Essendo Albert Serra
autore snob e dotto, per provare ad analizzare La mort de Louis
XIV (2016), opera che necessiterebbe di uno studio ben più
approfondito di qualunque striminzito commento, compreso ovviamente
questo, il gesto più semplice da fare è quello di
voltarsi indietro per cercare un laccio con il film appena
precedente: Story of My Death (2013), ecco che al solo
accostamento dei due lavori emerge un primo punto di contatto a mio
modo di vedere molto forte: è difatti facile notare che ambo i
titoli contengono la parola “morte”. Ora, la questione è
ragionare su come Serra abbia declinato tale topic funereo attraverso
il cinema e al di là del mero dispiegarsi degli eventi che qui
si esplicitano nelle ultime agonizzanti ore del Re Sole, la tendenza
dell’autore classe ’75 sembra essere quella di avere un po’
abbandonato i suoi processi destoricizzanti in favore di una
metaforizzazione della Grande Storia per mezzo di una lente
mortuaria.
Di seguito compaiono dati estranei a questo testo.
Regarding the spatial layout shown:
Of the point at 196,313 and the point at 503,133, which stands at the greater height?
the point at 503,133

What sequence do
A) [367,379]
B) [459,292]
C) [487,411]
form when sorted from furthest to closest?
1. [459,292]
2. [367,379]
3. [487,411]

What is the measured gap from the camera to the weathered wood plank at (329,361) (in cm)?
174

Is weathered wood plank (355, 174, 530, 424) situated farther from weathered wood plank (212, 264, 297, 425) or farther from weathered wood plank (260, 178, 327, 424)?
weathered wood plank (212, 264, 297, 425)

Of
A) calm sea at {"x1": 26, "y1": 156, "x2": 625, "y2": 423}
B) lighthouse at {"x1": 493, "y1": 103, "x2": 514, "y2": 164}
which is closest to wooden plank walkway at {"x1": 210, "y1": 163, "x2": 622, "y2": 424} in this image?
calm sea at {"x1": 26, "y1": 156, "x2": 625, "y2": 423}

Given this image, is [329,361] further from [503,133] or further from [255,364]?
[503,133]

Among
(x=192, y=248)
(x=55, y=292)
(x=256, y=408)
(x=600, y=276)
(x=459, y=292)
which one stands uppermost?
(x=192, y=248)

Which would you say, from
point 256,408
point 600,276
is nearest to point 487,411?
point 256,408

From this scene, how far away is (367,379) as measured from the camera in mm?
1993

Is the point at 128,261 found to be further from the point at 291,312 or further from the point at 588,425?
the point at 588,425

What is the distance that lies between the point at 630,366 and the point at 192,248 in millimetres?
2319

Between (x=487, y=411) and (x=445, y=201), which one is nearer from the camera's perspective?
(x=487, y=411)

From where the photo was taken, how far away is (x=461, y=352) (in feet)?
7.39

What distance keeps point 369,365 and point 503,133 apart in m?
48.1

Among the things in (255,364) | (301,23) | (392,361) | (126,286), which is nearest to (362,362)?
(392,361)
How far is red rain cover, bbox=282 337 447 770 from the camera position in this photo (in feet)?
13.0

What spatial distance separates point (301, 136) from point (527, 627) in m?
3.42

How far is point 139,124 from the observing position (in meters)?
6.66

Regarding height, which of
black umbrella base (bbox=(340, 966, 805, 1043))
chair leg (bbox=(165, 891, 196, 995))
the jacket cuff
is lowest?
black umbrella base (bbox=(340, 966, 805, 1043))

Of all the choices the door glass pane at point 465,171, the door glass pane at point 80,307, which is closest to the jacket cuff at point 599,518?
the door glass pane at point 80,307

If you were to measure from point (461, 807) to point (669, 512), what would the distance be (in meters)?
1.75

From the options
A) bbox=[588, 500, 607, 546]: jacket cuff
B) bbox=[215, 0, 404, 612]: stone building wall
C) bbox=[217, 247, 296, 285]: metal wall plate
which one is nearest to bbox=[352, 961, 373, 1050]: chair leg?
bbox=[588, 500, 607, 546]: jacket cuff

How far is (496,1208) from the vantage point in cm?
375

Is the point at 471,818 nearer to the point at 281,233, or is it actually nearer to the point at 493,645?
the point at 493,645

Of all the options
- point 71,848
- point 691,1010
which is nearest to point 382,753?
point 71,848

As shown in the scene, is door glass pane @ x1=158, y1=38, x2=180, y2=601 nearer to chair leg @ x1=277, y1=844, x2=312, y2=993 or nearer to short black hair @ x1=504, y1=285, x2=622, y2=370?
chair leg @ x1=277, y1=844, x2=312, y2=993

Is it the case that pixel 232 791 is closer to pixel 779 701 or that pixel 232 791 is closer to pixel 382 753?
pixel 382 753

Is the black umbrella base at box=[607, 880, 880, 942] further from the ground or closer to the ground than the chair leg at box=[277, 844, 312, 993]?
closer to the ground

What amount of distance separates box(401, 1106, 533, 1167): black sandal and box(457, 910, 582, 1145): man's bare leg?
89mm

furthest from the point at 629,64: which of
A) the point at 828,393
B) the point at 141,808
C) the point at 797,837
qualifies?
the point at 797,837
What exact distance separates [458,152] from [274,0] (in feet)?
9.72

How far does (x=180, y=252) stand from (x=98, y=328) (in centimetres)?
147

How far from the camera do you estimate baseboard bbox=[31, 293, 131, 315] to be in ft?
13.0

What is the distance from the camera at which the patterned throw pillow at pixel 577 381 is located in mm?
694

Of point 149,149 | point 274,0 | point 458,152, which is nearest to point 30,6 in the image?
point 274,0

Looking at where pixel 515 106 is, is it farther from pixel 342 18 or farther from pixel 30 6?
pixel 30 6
In altre parole, così come i due personaggi
principali di Història de la meva mort, Dracula e
Casanova, impersonificavano lo iato tra due epoche culturali
distinte, illuminismo e romanticismo, ed il soverchiamento dell’una
sull’altra, anche la messa in scena delle sofferenze di Luigi
quattordicesimo cela uno slancio più ampio dall’eguale
portata storico-filosofica, pertanto la morte del Re è
intendibile come la rappresentazione dell’impraticabilità
dell’assolutismo come forma di governo (pensiero rimarcato anche in
questa intervista), ne consegue che lo spettatore deve fare i conti
con un cinema che non solo è esteticamente grande perché
Serra gira come pochi altri, ma anche concettualmente pregno,
cavo di spunti e possibili, intelligenti, riflessioni.
Continuità con la
pellicola del 2013, ma discontinuità con le precedenti: se
rammentiamo la natura raminga di Honour of the Knights
(2006) e Birdsong (2008) ecco che The Death of Louis XIV
si distingue per un’impostazione occlusa dalla pomposità di
un set fatto solo di interni (a parte il breve prologo), di tendaggi
pesanti, di drappi e parrucconi (decisamente caricaturali), di
tremule fiammelle, un sistema planetario catacombale che Serra
cesella in modo sopraffino e che fa ruotare, come non poteva essere
altrimenti, intorno al proprio sole, una stella, e si noti la
duplice accessibilità semantica, che porta il nome di
Jean-Pierre
Léaud, qui alla sua prova attoriale più
testamentaria. Atmosfera greve e trionfi di buio, il grottesco che
sembra sempre dietro l’angolo senza però mai manifestarsi
del tutto (a parte, forse, nell’inaspettata autopsia conclusiva, un
atto che quasi ci riporta alla smitizzazione citata sopra: il re viene
fatto a pezzi!), la sofferenza di un sovrano in cui comunque si
riesce a leggere una nota umana che oserei definire “sincera”
(merito del suo interprete e di chi ha saputo cogliere tale
sfumatura), la ricostruzione di un sudario settecentesco pucciato in
densi contrasti caravaggeschi (pannelli di oscurità e macchie
di luce), l’alto livello dei dialoghi adibiti a trasportare il
discorso verso altri terreni (perfino scientifici vista l’importanza
che si dà alla medicina, e la chiusa misteriosa del medico di
corte ce lo conferma) fanno de La mort de Louis XIV ciò
che ci si aspettava fosse: un’inevitabile capolavoro.